**Requirement**
Each line containing the string "site" should be copied out of the entries.

**Entries supplied**
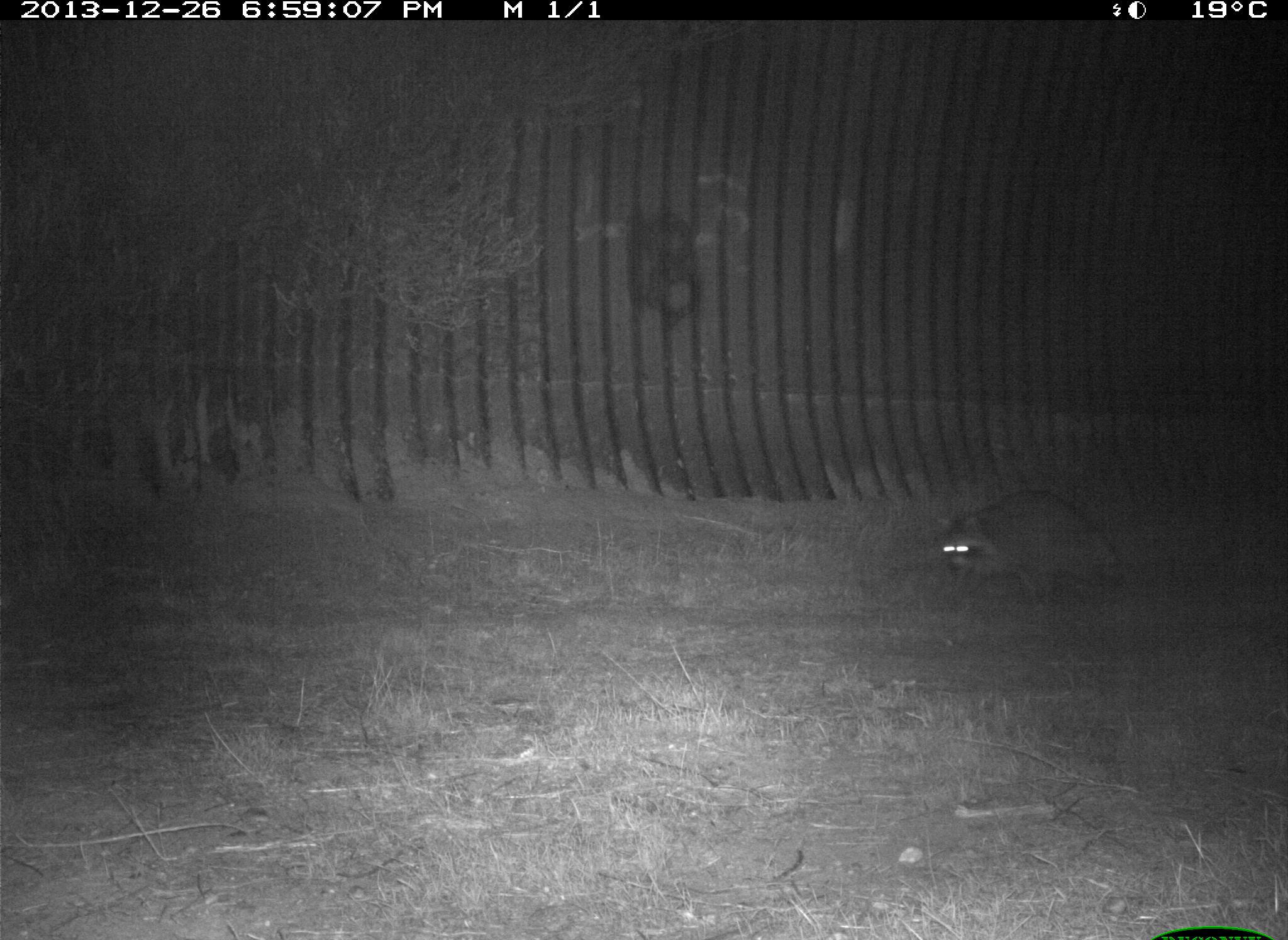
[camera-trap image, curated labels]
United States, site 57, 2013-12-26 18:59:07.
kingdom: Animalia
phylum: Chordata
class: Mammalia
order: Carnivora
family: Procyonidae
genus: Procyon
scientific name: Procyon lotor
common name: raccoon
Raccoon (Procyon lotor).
--
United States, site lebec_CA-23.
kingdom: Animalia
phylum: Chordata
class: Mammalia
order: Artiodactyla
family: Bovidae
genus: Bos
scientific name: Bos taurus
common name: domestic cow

**Result**
United States, site 57, 2013-12-26 18:59:07.
United States, site lebec_CA-23.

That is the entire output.